As someone who is cursed with the appearance of being big, strong, and robust, sometimes it's hard for some people to believe just how unhealthy I really am. Without indulging in some unwise full disclosure here, let's just say that that I've dodged death by sickness a few times in my life already. That's a direct consequence of being born and living the first part of my life in a Third-World country, I suppose.

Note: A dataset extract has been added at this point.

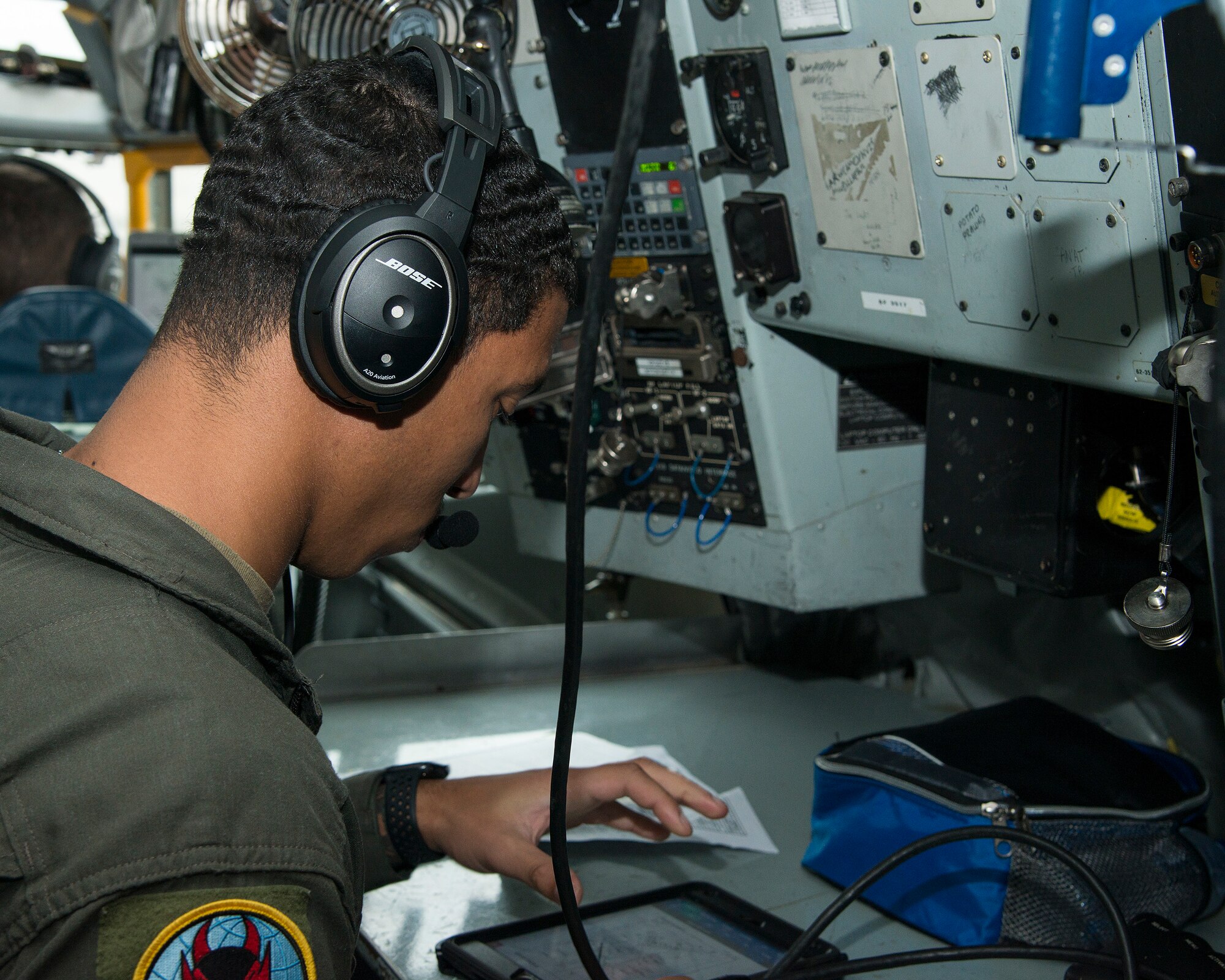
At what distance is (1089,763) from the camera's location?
1359 millimetres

Anyway, presently I've been forced to stay home for several days because of gout, as well as a bad cold which probably developed because of the depressed state of my immune system when the gout attack started over the weekend. This is my third day away from my desk at work, and to be perfectly honest, it's quite embarrassing to have to call my boss in the morning and tell her that I cannot come to work due to illness. Now she is a kind, understanding person, but I still do feel an obligation to be at my desk and contribute to our team's goals. When I'm not there, everybody else has to pull harder. That is just the nature of things.

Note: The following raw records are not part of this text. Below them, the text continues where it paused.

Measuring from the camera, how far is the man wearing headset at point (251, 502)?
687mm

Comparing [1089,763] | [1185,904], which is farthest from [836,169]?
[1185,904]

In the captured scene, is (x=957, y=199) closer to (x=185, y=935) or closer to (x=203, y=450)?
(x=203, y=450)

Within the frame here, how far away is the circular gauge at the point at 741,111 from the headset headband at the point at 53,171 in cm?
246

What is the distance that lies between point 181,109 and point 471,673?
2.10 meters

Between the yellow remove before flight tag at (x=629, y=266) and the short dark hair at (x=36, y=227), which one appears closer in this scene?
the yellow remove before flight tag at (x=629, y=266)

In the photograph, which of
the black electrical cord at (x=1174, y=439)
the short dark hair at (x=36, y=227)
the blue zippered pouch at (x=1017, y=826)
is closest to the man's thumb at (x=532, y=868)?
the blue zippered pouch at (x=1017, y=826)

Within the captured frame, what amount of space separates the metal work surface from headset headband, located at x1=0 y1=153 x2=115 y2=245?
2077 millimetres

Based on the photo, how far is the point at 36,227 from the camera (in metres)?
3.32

For people who don't know me really well, there is, I suppose, an illusion that Joe is hearty and hale, hard to bring down. The truth is, it's like having a suit of armor made of well-painted cardboard: You test the defenses, and you'll see just how frail those defenses are.

I'm sick of being sickly. Alas, I've resigned myself to always being more vulnerable to illness than anyone who looks like me (I'm built like a fullback or a run-stopping linebacker in football) would ever be expected to.

If only the flesh was as strong as the spirit.